• Exercise task
Quote the lines of the listing below, starting with the line that contains "How far is point" and continuing through the end of the listing.

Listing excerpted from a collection
+ + +
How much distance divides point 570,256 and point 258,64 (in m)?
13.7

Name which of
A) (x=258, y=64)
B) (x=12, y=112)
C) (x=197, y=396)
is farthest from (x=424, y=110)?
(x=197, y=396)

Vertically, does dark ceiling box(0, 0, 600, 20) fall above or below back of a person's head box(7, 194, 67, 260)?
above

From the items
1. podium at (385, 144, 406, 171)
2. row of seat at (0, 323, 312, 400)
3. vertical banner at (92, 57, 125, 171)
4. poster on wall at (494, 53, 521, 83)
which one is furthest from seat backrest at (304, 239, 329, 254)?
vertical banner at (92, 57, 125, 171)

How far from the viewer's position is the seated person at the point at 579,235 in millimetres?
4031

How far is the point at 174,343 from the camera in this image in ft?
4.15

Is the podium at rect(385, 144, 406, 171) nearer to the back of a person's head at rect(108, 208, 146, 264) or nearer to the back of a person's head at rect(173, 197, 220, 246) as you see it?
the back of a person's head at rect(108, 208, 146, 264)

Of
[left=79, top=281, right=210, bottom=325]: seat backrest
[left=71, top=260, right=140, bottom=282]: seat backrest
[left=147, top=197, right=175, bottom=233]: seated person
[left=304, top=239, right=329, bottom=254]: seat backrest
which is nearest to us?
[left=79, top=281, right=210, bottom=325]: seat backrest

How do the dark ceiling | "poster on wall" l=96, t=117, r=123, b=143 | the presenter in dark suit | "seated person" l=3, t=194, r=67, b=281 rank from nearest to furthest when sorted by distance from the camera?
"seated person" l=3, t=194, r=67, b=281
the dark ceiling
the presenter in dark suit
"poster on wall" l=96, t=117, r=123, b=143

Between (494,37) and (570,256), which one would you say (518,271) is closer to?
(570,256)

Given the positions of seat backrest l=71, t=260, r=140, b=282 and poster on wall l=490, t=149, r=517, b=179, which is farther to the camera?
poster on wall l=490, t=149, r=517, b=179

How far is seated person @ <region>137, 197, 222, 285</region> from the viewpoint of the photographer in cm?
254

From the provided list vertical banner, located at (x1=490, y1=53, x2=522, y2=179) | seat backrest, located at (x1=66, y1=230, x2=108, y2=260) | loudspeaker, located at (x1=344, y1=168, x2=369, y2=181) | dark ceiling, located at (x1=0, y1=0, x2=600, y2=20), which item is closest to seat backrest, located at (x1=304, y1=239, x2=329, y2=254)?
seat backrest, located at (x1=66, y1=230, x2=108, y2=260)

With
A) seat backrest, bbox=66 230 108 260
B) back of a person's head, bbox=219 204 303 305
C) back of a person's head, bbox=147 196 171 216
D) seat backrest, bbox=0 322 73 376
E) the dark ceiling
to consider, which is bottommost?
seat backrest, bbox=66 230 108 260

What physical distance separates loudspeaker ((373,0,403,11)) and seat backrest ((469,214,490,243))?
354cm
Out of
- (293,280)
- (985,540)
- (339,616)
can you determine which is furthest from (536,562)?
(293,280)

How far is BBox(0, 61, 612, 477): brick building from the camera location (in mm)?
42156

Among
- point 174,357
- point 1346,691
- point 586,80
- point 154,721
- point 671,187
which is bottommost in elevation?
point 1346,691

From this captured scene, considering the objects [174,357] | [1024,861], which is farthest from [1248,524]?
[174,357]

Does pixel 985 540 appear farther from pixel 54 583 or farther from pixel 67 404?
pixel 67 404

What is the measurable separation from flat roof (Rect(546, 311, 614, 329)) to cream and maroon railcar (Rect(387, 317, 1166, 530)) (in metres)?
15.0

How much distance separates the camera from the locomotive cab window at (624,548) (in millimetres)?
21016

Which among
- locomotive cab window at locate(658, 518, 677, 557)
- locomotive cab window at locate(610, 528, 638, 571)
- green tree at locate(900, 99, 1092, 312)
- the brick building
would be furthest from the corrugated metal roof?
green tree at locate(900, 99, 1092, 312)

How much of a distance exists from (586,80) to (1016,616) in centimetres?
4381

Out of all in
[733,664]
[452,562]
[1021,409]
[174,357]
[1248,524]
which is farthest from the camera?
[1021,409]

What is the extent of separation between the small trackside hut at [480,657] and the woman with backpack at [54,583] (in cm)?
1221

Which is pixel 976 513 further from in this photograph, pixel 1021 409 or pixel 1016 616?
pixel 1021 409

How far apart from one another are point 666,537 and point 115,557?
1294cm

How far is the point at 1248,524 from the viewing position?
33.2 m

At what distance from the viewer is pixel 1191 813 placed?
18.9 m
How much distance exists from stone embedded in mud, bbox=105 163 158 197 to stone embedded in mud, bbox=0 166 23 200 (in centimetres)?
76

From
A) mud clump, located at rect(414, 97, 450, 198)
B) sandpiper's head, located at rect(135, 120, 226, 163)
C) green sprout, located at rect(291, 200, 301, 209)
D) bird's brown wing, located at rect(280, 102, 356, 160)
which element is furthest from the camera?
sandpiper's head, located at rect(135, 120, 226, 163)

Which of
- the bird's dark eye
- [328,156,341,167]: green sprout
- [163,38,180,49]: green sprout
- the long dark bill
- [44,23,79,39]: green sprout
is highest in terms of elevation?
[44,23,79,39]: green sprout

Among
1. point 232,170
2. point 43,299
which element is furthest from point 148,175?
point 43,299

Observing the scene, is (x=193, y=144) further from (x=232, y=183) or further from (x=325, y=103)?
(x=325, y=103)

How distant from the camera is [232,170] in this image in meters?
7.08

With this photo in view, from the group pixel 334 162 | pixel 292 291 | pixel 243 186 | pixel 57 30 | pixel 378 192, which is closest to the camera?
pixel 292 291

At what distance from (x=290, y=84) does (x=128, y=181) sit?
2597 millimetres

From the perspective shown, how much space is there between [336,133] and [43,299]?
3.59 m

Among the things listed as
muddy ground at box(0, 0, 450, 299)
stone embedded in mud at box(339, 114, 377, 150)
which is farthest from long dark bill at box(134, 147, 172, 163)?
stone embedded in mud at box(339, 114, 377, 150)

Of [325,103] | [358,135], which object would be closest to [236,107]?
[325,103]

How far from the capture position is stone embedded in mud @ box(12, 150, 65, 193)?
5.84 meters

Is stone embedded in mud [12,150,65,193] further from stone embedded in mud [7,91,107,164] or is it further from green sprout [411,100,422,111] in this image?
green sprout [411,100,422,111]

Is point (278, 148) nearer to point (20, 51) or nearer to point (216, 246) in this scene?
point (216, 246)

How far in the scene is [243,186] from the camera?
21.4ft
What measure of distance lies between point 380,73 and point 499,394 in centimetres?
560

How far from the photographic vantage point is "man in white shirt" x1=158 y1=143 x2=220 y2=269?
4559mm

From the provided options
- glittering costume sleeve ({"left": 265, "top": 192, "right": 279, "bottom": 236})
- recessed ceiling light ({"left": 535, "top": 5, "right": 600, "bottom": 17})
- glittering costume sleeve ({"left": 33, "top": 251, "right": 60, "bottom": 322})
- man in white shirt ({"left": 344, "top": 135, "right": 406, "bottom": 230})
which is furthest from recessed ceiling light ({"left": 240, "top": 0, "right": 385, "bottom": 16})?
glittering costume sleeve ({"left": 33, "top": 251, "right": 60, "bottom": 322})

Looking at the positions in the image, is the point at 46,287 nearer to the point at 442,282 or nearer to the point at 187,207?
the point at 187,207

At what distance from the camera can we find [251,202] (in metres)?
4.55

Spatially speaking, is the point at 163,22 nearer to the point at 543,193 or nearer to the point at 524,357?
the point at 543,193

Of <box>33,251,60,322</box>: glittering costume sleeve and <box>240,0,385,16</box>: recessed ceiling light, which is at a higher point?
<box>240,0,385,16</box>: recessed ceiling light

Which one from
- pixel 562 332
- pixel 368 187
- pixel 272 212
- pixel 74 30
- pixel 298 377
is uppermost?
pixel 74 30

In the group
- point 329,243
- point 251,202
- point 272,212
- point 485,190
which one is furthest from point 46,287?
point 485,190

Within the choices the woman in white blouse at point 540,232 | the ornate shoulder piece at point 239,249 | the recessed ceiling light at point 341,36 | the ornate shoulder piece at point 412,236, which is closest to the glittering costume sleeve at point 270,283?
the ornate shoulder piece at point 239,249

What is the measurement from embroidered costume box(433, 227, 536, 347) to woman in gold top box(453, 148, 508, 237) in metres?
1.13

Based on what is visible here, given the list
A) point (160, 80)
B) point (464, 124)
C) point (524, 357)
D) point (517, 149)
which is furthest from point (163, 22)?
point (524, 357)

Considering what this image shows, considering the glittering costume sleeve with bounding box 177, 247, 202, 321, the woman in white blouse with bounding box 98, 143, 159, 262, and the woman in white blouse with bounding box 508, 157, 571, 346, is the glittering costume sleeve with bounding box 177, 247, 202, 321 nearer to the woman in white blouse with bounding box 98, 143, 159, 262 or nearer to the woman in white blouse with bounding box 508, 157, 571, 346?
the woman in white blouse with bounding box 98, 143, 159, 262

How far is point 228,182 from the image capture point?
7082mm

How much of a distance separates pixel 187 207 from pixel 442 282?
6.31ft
+ + +
• Response below
How far is point 228,182 from the image capture point?
7082mm

How much of a distance separates pixel 187 207 from pixel 442 282?
6.31ft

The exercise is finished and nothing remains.